## Problem requirements
What you need to do is retype every entry exactly as written.

## Material shown
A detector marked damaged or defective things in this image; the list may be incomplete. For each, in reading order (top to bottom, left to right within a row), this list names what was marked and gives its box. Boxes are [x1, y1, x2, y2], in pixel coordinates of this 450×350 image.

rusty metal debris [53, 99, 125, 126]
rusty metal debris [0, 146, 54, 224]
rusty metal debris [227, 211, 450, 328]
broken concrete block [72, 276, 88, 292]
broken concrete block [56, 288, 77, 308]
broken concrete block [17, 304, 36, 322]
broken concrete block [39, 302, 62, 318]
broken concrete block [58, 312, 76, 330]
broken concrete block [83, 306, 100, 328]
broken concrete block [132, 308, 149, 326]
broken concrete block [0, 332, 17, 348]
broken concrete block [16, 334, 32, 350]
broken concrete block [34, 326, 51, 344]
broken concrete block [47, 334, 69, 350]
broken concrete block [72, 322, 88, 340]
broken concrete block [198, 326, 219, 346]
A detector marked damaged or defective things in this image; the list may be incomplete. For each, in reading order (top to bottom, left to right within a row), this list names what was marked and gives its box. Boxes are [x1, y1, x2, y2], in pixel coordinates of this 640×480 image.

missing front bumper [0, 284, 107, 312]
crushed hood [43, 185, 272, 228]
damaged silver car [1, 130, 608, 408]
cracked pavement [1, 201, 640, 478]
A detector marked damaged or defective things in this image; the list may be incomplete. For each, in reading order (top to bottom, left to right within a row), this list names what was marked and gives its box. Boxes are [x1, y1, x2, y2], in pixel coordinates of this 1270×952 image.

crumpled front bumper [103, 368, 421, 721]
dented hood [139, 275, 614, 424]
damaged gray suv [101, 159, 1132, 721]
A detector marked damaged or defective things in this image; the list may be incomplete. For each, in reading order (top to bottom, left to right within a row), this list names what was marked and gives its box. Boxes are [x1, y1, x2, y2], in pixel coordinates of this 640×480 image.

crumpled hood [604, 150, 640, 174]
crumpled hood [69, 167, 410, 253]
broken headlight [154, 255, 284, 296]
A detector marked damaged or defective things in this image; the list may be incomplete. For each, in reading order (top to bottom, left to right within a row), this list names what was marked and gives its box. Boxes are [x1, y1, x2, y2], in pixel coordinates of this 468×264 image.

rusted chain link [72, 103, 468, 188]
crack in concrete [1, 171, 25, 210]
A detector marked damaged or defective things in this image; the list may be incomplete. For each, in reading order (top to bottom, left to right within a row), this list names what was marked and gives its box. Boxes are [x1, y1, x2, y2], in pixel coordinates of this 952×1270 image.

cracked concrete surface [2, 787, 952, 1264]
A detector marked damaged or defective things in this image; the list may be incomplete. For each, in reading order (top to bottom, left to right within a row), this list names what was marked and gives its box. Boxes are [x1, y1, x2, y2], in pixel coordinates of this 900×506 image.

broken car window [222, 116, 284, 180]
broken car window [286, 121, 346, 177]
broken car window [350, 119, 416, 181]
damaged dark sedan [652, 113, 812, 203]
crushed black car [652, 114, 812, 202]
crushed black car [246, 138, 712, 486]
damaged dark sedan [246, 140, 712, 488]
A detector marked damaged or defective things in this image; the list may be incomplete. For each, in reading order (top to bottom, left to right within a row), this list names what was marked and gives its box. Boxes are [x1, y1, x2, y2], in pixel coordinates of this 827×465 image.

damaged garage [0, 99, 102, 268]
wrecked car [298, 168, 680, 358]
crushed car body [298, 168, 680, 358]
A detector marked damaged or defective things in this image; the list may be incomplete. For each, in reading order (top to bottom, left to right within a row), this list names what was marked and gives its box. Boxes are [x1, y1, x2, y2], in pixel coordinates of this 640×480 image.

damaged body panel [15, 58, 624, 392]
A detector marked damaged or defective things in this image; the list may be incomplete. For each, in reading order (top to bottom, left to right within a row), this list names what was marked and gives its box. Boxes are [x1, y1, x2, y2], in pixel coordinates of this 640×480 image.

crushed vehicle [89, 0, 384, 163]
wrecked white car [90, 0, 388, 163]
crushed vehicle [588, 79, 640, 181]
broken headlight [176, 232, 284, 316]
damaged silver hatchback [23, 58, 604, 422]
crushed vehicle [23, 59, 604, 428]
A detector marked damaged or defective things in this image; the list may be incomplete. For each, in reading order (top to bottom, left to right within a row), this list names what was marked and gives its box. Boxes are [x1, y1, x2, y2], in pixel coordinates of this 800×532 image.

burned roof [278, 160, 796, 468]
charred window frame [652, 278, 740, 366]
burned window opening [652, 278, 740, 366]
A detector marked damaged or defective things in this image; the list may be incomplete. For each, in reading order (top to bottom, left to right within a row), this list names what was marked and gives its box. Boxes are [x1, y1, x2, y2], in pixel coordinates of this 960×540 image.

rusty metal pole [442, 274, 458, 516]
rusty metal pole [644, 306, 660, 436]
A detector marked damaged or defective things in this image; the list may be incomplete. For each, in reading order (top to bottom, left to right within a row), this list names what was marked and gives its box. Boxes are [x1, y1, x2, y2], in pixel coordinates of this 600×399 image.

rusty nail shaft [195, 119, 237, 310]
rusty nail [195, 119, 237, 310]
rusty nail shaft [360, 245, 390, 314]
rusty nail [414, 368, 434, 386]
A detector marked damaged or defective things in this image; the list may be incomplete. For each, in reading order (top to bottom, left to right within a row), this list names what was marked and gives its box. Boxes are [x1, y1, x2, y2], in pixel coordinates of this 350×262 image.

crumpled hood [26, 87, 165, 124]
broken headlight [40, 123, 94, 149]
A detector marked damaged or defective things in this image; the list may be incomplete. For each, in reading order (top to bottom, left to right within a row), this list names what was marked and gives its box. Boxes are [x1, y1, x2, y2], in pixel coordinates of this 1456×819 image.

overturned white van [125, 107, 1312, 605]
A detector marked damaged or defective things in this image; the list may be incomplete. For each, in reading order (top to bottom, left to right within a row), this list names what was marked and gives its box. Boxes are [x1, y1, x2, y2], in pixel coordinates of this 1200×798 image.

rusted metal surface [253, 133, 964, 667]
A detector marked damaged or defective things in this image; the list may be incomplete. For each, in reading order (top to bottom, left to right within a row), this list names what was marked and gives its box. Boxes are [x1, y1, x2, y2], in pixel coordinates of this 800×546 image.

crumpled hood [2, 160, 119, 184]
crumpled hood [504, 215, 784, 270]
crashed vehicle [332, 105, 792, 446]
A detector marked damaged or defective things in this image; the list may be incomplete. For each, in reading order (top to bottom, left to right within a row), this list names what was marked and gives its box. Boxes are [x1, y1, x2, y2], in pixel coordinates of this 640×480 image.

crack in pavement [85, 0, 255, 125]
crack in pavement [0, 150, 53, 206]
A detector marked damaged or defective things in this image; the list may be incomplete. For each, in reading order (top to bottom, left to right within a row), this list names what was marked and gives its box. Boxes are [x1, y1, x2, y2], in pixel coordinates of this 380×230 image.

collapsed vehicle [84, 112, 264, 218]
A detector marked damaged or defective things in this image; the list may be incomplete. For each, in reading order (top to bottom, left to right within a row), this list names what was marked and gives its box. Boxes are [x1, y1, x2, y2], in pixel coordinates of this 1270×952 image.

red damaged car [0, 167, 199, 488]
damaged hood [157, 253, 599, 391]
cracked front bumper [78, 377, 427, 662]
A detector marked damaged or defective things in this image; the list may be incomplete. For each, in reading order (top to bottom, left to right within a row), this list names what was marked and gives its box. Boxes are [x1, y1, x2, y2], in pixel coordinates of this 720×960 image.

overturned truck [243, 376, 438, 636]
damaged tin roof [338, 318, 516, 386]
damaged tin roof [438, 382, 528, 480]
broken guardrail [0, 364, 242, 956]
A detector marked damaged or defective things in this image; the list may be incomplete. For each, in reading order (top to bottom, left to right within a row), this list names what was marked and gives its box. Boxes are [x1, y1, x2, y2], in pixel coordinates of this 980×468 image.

## Answer section
A detector marked damaged or defective things in this image; the list may be incomplete. For each, in reading order (top to bottom, left to right within a row), this list names what was marked and gives its box. Boxes are [x1, y1, x2, y2], in pixel coordinates of this 450×350 image.

rusty metal debris [53, 99, 125, 126]
rusty metal debris [0, 146, 54, 224]
rusty metal debris [227, 211, 450, 328]
broken concrete block [72, 276, 88, 292]
broken concrete block [56, 288, 77, 308]
broken concrete block [17, 304, 36, 322]
broken concrete block [39, 302, 62, 318]
broken concrete block [58, 312, 76, 330]
broken concrete block [83, 306, 100, 328]
broken concrete block [132, 308, 149, 326]
broken concrete block [0, 332, 17, 348]
broken concrete block [16, 334, 32, 350]
broken concrete block [34, 326, 51, 344]
broken concrete block [47, 334, 69, 350]
broken concrete block [72, 322, 88, 340]
broken concrete block [198, 326, 219, 346]
A detector marked damaged or defective things in this image; the list may be incomplete. For each, in reading order (top to bottom, left to right within a row), this list names what was marked and gives its box. Boxes are [x1, y1, x2, y2], in pixel coordinates of this 640×480 image.

missing front bumper [0, 284, 107, 312]
crushed hood [43, 185, 272, 228]
damaged silver car [1, 130, 608, 408]
cracked pavement [1, 201, 640, 478]
A detector marked damaged or defective things in this image; the list may be incomplete. For each, in reading order (top to bottom, left to right within a row), this list names what was marked and gives its box. Boxes are [x1, y1, x2, y2], in pixel coordinates of this 1270×952 image.

crumpled front bumper [103, 368, 421, 721]
dented hood [139, 275, 614, 424]
damaged gray suv [101, 159, 1132, 721]
A detector marked damaged or defective things in this image; the list may be incomplete. For each, in reading order (top to bottom, left to right within a row), this list names what was marked and gives its box. Boxes are [x1, y1, x2, y2], in pixel coordinates of this 640×480 image.

crumpled hood [604, 150, 640, 174]
crumpled hood [69, 167, 410, 253]
broken headlight [154, 255, 284, 296]
A detector marked damaged or defective things in this image; the list may be incomplete. For each, in reading order (top to bottom, left to right within a row), this list names what was marked and gives its box. Boxes are [x1, y1, x2, y2], in pixel coordinates of this 468×264 image.

rusted chain link [72, 103, 468, 188]
crack in concrete [1, 171, 25, 210]
A detector marked damaged or defective things in this image; the list may be incomplete. For each, in reading order (top to bottom, left to right within a row), this list names what was marked and gives its box. Boxes are [x1, y1, x2, y2], in pixel coordinates of this 952×1270 image.

cracked concrete surface [2, 787, 952, 1264]
A detector marked damaged or defective things in this image; the list may be incomplete. For each, in reading order (top to bottom, left to right within a row), this list names what was marked and gives its box. Boxes are [x1, y1, x2, y2], in pixel coordinates of this 900×506 image.

broken car window [222, 116, 284, 180]
broken car window [286, 121, 346, 177]
broken car window [350, 119, 416, 181]
damaged dark sedan [652, 113, 812, 203]
crushed black car [652, 114, 812, 202]
crushed black car [246, 138, 712, 486]
damaged dark sedan [246, 140, 712, 488]
A detector marked damaged or defective things in this image; the list may be incomplete. For each, in reading order (top to bottom, left to right within a row), this list names what was marked and gives its box. Boxes are [x1, y1, x2, y2], in pixel coordinates of this 827×465 image.

damaged garage [0, 99, 102, 268]
wrecked car [298, 168, 680, 358]
crushed car body [298, 168, 680, 358]
A detector marked damaged or defective things in this image; the list may be incomplete. For each, in reading order (top to bottom, left to right within a row), this list names what was marked and gives its box. Boxes are [x1, y1, x2, y2], in pixel coordinates of this 640×480 image.

damaged body panel [15, 58, 624, 392]
A detector marked damaged or defective things in this image; the list may be incomplete. For each, in reading order (top to bottom, left to right within a row), this list names what was marked and gives its box. Boxes are [x1, y1, x2, y2], in pixel coordinates of this 640×480 image.

crushed vehicle [89, 0, 384, 163]
wrecked white car [90, 0, 388, 163]
crushed vehicle [588, 79, 640, 181]
broken headlight [176, 232, 284, 316]
damaged silver hatchback [23, 58, 604, 422]
crushed vehicle [23, 59, 604, 428]
A detector marked damaged or defective things in this image; the list may be incomplete. For each, in reading order (top to bottom, left to right within a row), this list names what was marked and gives its box. Boxes are [x1, y1, x2, y2], in pixel coordinates of this 800×532 image.

burned roof [278, 160, 796, 468]
charred window frame [652, 278, 740, 366]
burned window opening [652, 278, 740, 366]
A detector marked damaged or defective things in this image; the list may be incomplete. For each, in reading order (top to bottom, left to right within a row), this list names what was marked and gives its box. Boxes are [x1, y1, x2, y2], in pixel coordinates of this 960×540 image.

rusty metal pole [442, 274, 458, 516]
rusty metal pole [644, 306, 660, 436]
A detector marked damaged or defective things in this image; the list may be incomplete. For each, in reading order (top to bottom, left to right within a row), this list names what was marked and gives its box. Boxes are [x1, y1, x2, y2], in pixel coordinates of this 600×399 image.

rusty nail shaft [195, 119, 237, 310]
rusty nail [195, 119, 237, 310]
rusty nail shaft [360, 245, 390, 314]
rusty nail [414, 368, 434, 386]
A detector marked damaged or defective things in this image; the list may be incomplete. For each, in reading order (top to bottom, left to right within a row), this list names what was marked and gives its box. Boxes are [x1, y1, x2, y2], in pixel coordinates of this 350×262 image.

crumpled hood [26, 87, 165, 124]
broken headlight [40, 123, 94, 149]
A detector marked damaged or defective things in this image; the list may be incomplete. For each, in reading order (top to bottom, left to right within a row), this list names what was marked and gives its box. Boxes are [x1, y1, x2, y2], in pixel coordinates of this 1456×819 image.

overturned white van [125, 107, 1312, 605]
A detector marked damaged or defective things in this image; the list may be incomplete. For each, in reading order (top to bottom, left to right within a row), this list names what was marked and gives its box. Boxes are [x1, y1, x2, y2], in pixel coordinates of this 1200×798 image.

rusted metal surface [253, 133, 964, 667]
A detector marked damaged or defective things in this image; the list may be incomplete. For each, in reading order (top to bottom, left to right within a row), this list names what was marked and gives its box. Boxes are [x1, y1, x2, y2], in pixel coordinates of this 800×546 image.

crumpled hood [2, 160, 119, 184]
crumpled hood [504, 215, 784, 270]
crashed vehicle [332, 105, 792, 446]
A detector marked damaged or defective things in this image; the list may be incomplete. For each, in reading order (top to bottom, left to right within a row), this list names what was marked and gives its box. Boxes are [x1, y1, x2, y2], in pixel coordinates of this 640×480 image.

crack in pavement [85, 0, 255, 125]
crack in pavement [0, 150, 53, 206]
A detector marked damaged or defective things in this image; the list may be incomplete. For each, in reading order (top to bottom, left to right within a row), this list names what was marked and gives its box. Boxes are [x1, y1, x2, y2], in pixel coordinates of this 380×230 image.

collapsed vehicle [84, 112, 264, 218]
A detector marked damaged or defective things in this image; the list may be incomplete. For each, in reading order (top to bottom, left to right within a row), this list names what was marked and gives its box. Boxes are [x1, y1, x2, y2], in pixel coordinates of this 1270×952 image.

red damaged car [0, 167, 199, 488]
damaged hood [157, 253, 599, 391]
cracked front bumper [78, 377, 427, 662]
A detector marked damaged or defective things in this image; the list may be incomplete. For each, in reading order (top to bottom, left to right within a row), this list names what was marked and gives its box. Boxes are [x1, y1, x2, y2], in pixel coordinates of this 720×960 image.

overturned truck [243, 376, 438, 636]
damaged tin roof [338, 318, 516, 386]
damaged tin roof [438, 382, 528, 480]
broken guardrail [0, 364, 242, 956]
A detector marked damaged or defective things in this image; the list may be incomplete. For each, in reading order (top to bottom, left to right within a row), this list names what was marked and gives its box. Boxes are [x1, y1, x2, y2], in pixel coordinates of this 980×468 image.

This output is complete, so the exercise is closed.